In their article Review of Measurements Used in Computing Education Research and Suggestions for Increasing Standardization, Margulieux, Ketenci, and Decker review instruments and common practices used to measure variables in Computing Education. By presenting these findings along with a literature review of papers using the instruments described and a summary of data analysis methods, this paper serves as a valuable reference for researchers who wish to put their instruments and methods used into context. Also, this paper presents a unique source for understanding and adopting common practices in qualitative and quantitative research.

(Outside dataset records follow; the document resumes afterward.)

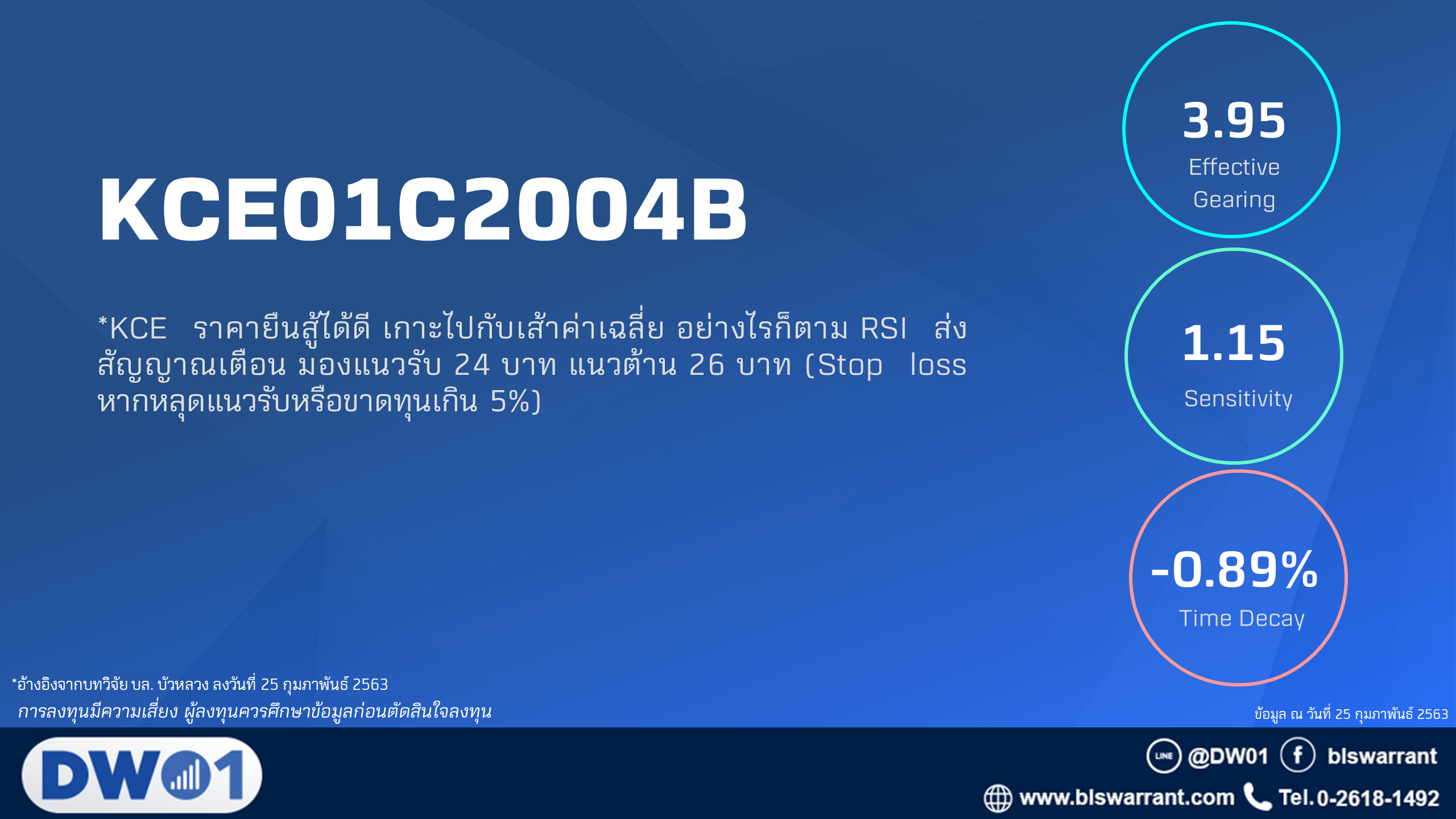 KCE01C2004B

*KCE ราคายืนสู้ได้ดี เกาะไปกับเส้าค่าเฉลี่ย อย่างไรก็ตาม RSI ส่งสัญญาณเตือน มองแนวรับ 24 บาท แนวต้าน 26 บาท (Stop loss หากหลุดแนวรับหรือขาดทุนเกิน 5%)

3.95
Effective Gearing

1.15
Sensitivity

-0.89%
Time Decay

*อ้างอิงจากบทวิจัย บล. บัวหลวง ลงวันที่ 25 กุมภาพันธ์ 2563
การลงทุนมีความเสี่ยง ผู้ลงทุนควรศึกษาข้อมูลก่อนตัดสินใจลงทุน

ข้อมูล ณ วันที่ 25 กุมภาพันธ์ 2563

DW01

LINE @DW01 blswarrant
www.blswarrant.com Tel.0-2618-1492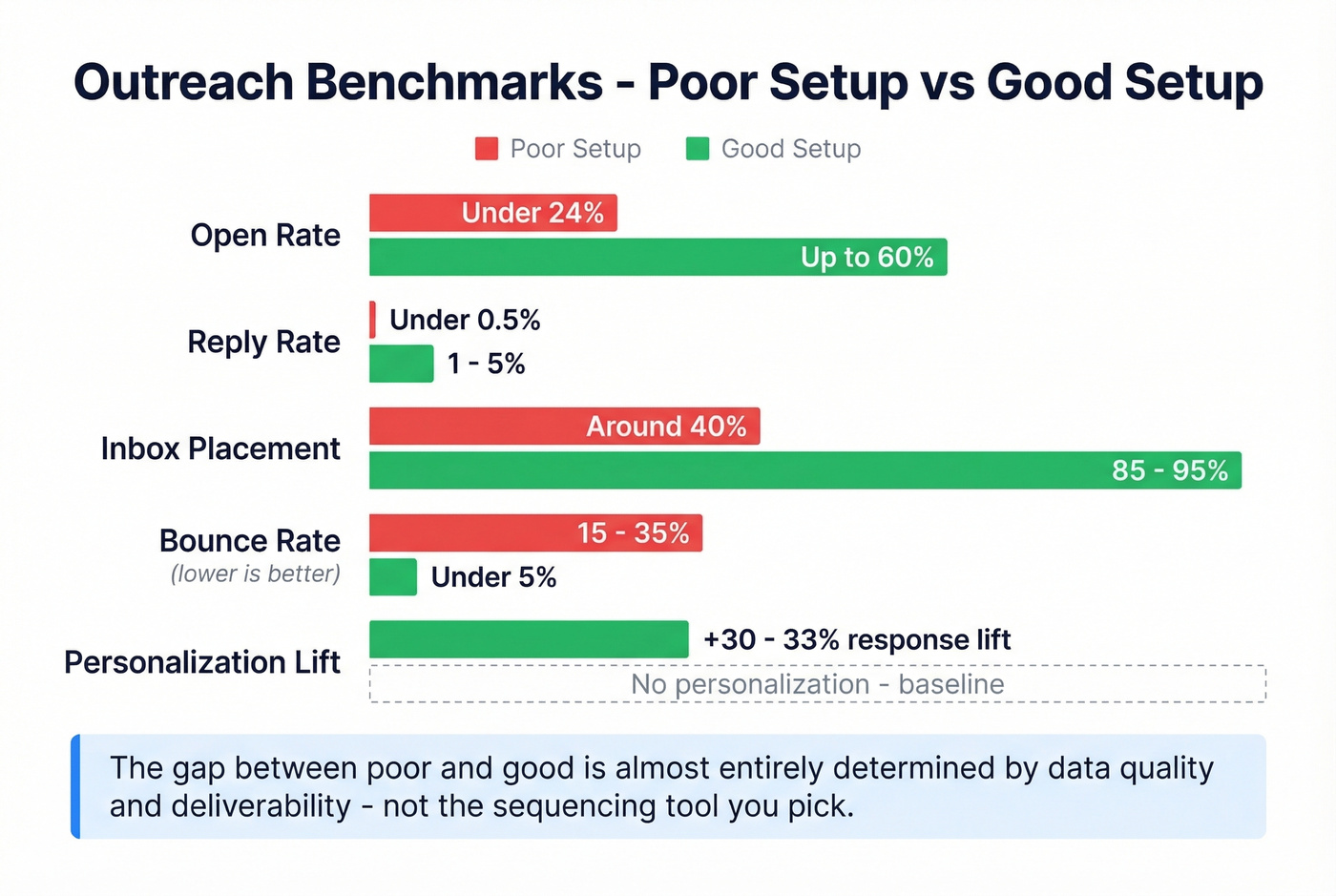 Outreach Benchmarks - Poor Setup vs Good Setup

Poor Setup Good Setup

Open Rate
Under 24%
Up to 60%

Reply Rate
Under 0.5%
1 - 5%

Inbox Placement
Around 40%
85 - 95%

Bounce Rate
(lower is better)
15 - 35%
Under 5%

Personalization Lift
+30 - 33% response lift
No personalization - baseline

The gap between poor and good is almost entirely determined by data quality and deliverability - not the sequencing tool you pick.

The final article in this issue, Modelling Achievement in Advanced Computer Science: The Role of Learner Characteristics and Perceived Learning Environment by Nasser-Abu Alhija and Levi-Eliyahu, examine a hypothesized structural model for achievement in advanced computer science classes. The authors evaluate questionnaires administered to over 300 Israeli high-school students in Grades 11 and 12. From the questionnaire data, they derive a structural model which then is analyzed using Structural Equation Modeling. Through a reduced version of this model in which only significant effects are incorporated, the authors determine Mathematics achievement, self-efficacy, and perceived classroom learning environment as the most influential variables. This study adds to the body of knowledge on modeling achievement in introductory computer science course by extending the scope to senior high-school students. It also guides those who design interventions by shedding light on the relative importance of factors that influence students’ achievement. Finally, the results from this study reconfirm the influence of learning environment factors such as effective teaching strategies, high teacher expectations, and supportive learning climate.